Stated exercise —
From the Burlington budget article below, print the passage word for word, starting at "Eric Stern delegated" and ending after "the budget book.".

[Begin Document text]

Burlington resident explains how budget was put together -proposes a two line procedure for paying your taxes

By Staff

November 24th, 2023



Eric Stern delegated to City Council during the budget debates.  We asked him if he would do a short piece on what he had to say about his experience in talking to City Council.

Here is what he had to say:

I’ve delegated (spoken) to council twice and I’m slowly learning the inner workings of the budget process.

This is my high-level summary:

1 – Use social media to repeat the simple message “4.99% budget impact.”

2 – Bury the details, where almost no one can find them, on page 728 of the budget book.

Page 728 shows a 13.7% spending increase.

[End Document text]
[Begin Entries supplied]

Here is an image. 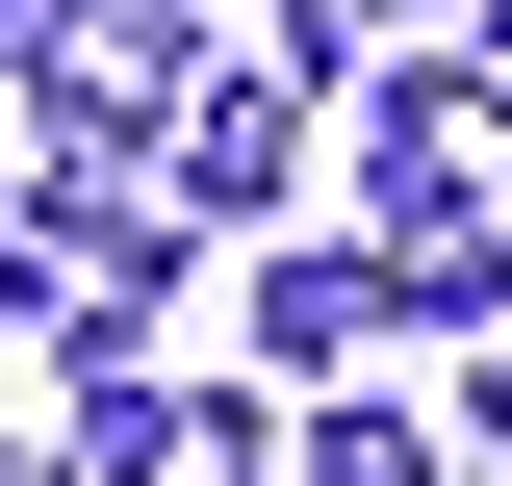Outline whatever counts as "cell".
Returning <instances> with one entry per match:
<instances>
[{"label": "cell", "instance_id": "cell-3", "mask_svg": "<svg viewBox=\"0 0 512 486\" xmlns=\"http://www.w3.org/2000/svg\"><path fill=\"white\" fill-rule=\"evenodd\" d=\"M384 333H512V205H436V231H359Z\"/></svg>", "mask_w": 512, "mask_h": 486}, {"label": "cell", "instance_id": "cell-2", "mask_svg": "<svg viewBox=\"0 0 512 486\" xmlns=\"http://www.w3.org/2000/svg\"><path fill=\"white\" fill-rule=\"evenodd\" d=\"M282 154H308V52H205V103H180V231H231V205H282Z\"/></svg>", "mask_w": 512, "mask_h": 486}, {"label": "cell", "instance_id": "cell-5", "mask_svg": "<svg viewBox=\"0 0 512 486\" xmlns=\"http://www.w3.org/2000/svg\"><path fill=\"white\" fill-rule=\"evenodd\" d=\"M461 435H487V486H512V333H487V410H461Z\"/></svg>", "mask_w": 512, "mask_h": 486}, {"label": "cell", "instance_id": "cell-6", "mask_svg": "<svg viewBox=\"0 0 512 486\" xmlns=\"http://www.w3.org/2000/svg\"><path fill=\"white\" fill-rule=\"evenodd\" d=\"M26 52H52V0H0V77H26Z\"/></svg>", "mask_w": 512, "mask_h": 486}, {"label": "cell", "instance_id": "cell-7", "mask_svg": "<svg viewBox=\"0 0 512 486\" xmlns=\"http://www.w3.org/2000/svg\"><path fill=\"white\" fill-rule=\"evenodd\" d=\"M0 486H52V461H0Z\"/></svg>", "mask_w": 512, "mask_h": 486}, {"label": "cell", "instance_id": "cell-4", "mask_svg": "<svg viewBox=\"0 0 512 486\" xmlns=\"http://www.w3.org/2000/svg\"><path fill=\"white\" fill-rule=\"evenodd\" d=\"M359 333H384V282H359V231H308L282 282H256V359H282V384H333Z\"/></svg>", "mask_w": 512, "mask_h": 486}, {"label": "cell", "instance_id": "cell-1", "mask_svg": "<svg viewBox=\"0 0 512 486\" xmlns=\"http://www.w3.org/2000/svg\"><path fill=\"white\" fill-rule=\"evenodd\" d=\"M26 103H52V154H180V103H205V0H52Z\"/></svg>", "mask_w": 512, "mask_h": 486}]
</instances>
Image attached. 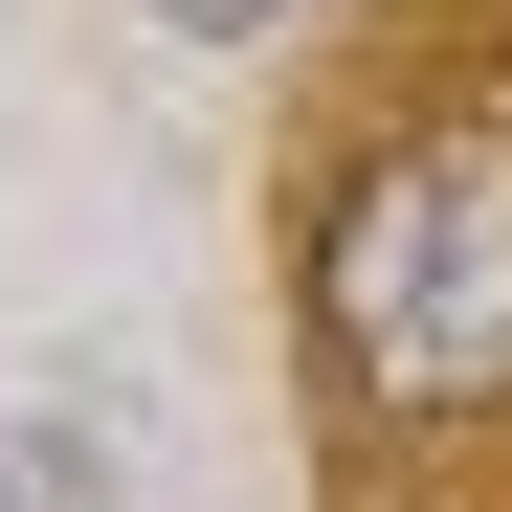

[End Entries supplied]

Task output —
Eric Stern delegated to City Council during the budget debates.  We asked him if he would do a short piece on what he had to say about his experience in talking to City Council.

Here is what he had to say:

I’ve delegated (spoken) to council twice and I’m slowly learning the inner workings of the budget process.

This is my high-level summary:

1 – Use social media to repeat the simple message “4.99% budget impact.”

2 – Bury the details, where almost no one can find them, on page 728 of the budget book.